Иван Ильич родился, конечно-же, в рубашке. В этой рубашке, как он сам рассказывает, он ходил до восьмого года, пока, купаясь в Дону, не повесил ее на кусты, — тут-кто-то ее и скрал.
— Но счастье мое, — уверял Иван Ильич, — осталось со мной. А рубашка? — шут с ней. Старенькая, все равно, стала, во многих местах прохудилась. Да и шутка сказать — восемь лет носил. Рукав у ней один был оторван, и вырос я из ней порядочно. Первое чувство при рождении меня охватившее, была злость на окружающих и на то, што чья-то рука, меня, Ивана Ильича Гаморкина, долго и упорно шлепала.
— Не кричит, — возмущалась бабка, и для чего-то полезла мне в рот пальцами.

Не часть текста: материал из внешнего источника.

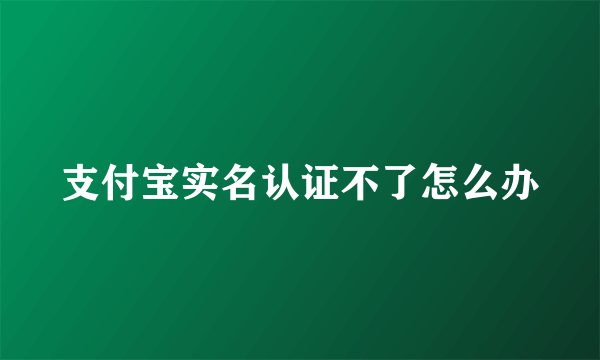 支付宝实名认证不了怎么办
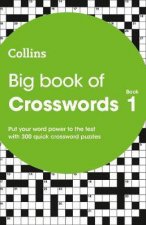 Big Book Of Crosswords 1  300 Quick Crossword Puzzles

От пальцев пахло огурцами и таранкой.
Отец же ходил из угла в угол и говорил:
— Пошлепай ешшо!
И меня шлепали и подбрасывали, но я, стиснув зубы, молчал и голосу своего подавать не хотел. Не хотел вступать в разговоры. Во-первых, как я сказал — я был недоволен. Чем? — а всем. Мне не нравились и полумрак в курене и охаюшшая маманька, и па-панька в черевиках на босу ногу, в залатанных синих, с красными полосами по бокам, штанах, и бабка повивальная, бьюшшая меня неустанно по одному и тому же месту, а, во-вторых, я не знал — зачем я вообще родился на сей грешный свет?

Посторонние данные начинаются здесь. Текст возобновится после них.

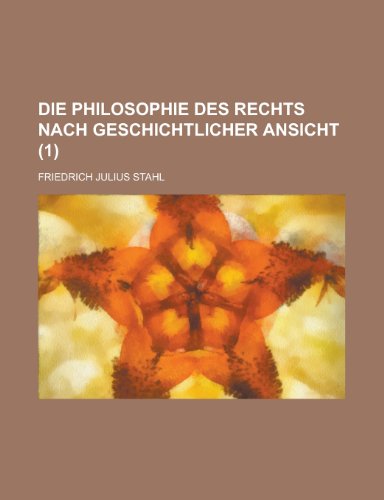 Die Philosophie Des Rechts Nach Geschichtlicher Ansicht (1) (9781153441278) by Franklin, Jon; Stahl, Friedrich Julius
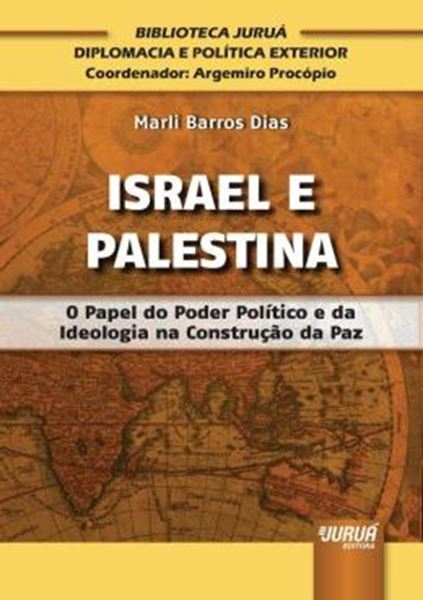 Picture of ISRAEL E PALESTINA - O PAPEL DO PODER POLITICO E DA IDEOLOGIA NA CONSTRUCAO DA PAZ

И вдруг я почувствовал значительное облегчение.
Рука, меня шлепавшая, мгновенно отдернулась.
Бабка вскрикнула:
— Паршивец!
Папанька покатился со смеху и сказал:
— Ну, усе в порядке…
Мать, как и следует больной, поморшшилась и застонала громче.
Да, вот именно, — начало ли это моих „заметок", или конец? А может мне как раз нужно было зрелый возраст Ивана Ильича захватить, тем более, что при рождении я-то не присутствовал, еще и на свете меня не было, да и встретились мы с Гаморкиным, когда мне было шестнадцать лет, — тогда меня из Духовного Училища выперли за чрезмерную любовь мою к вину и к военным подвигам Как странно. Как казаку, мне удивительно трудно было туда попасть, и как потом принадлежность к Казачьему народу, помогла мне вылететь из школы с быстротой и легкостью невероятной.